Malka Leifer, the former principal of a Jewish girls’ school in Australia, has been found guilty of sexually abusing former students Dassi Elrich and Elly Saper this week. A gag order issued by the presiding Judge expired as the jury handed down their verdict on Monday, where it was revealed that Leifer had fled back to Israel in 2008 “after allegations of the sexual abuse of students first began swirling.” According to the article, the Victorian Police had attempted to commence extradition proceedings but were prevented from doing so “when an Israeli court found she was mentally unfit to stand trial.” Leifer’s house arrest was lifted and she “quietly continued on with her life.” Footage obtained in 2018 demonstrated Leifer “living a fully functional and social life”, leading to suspicions that she was “feigning her mental illness.” In 2020, a panel of psychiatrists found that Leifer had been faking her mental illness to avoid returning to Australia. Leifer was placed under arrest and arrived in Australia on January 25, 2021. The verdict of the jury involves incidents that occurred between 2004 and 2007 during school trips and private education sessions. Leifer is due to return to court on April 26 for a pre-sentence hearing.

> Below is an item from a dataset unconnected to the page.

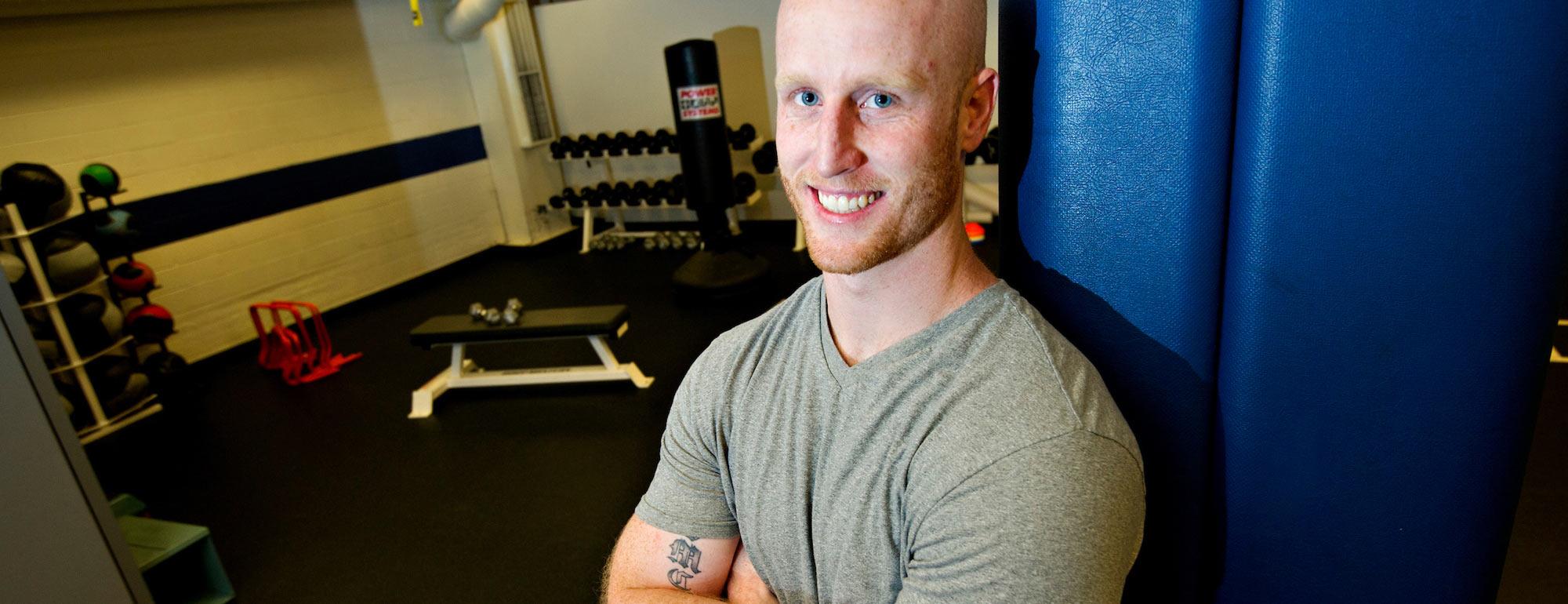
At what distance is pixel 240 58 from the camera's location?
4.48 metres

Sydney silk Franco Corsaro has been reprimanded by the NSW Office of the Legal Services Commissioner for “sexual harassment and workplace bullying.” According to the article, Corsaro was reprimanded following a decision of “unsatisfactory professional conduct”, however the details were not disclosed as the matter was never adjudicated by a court. Legal Services Commissioner John McKenzie stated that they “do not seek to protect the offending lawyer”, however they must be careful “not to do anything that might trigger a legal action by an offending lawyer for over-stepping our defined regulatory role.”
Australia’s anti-corruption watchdog has launched an investigation into the Australian Federal Police following allegations of leaks to the media about Brittany Higgins. Higgins alleged that she was raped in Parliament House by Bruce Lehrmann during her time as a staffer. Lehrmann has denied the allegations and has commenced defamation proceedings against several news outlets. According to the article, the Australian Commission for Law Enforcement Integrity (ACLEI) confirmed it was “investigating alleged ‘unauthorised disclosures’ to the media by the AFP.” Further, the ACLEI investigation will “consider whether or not the AFP members attempted to pervert the course of justice by forwarding protected information contained in a brief of evidence.”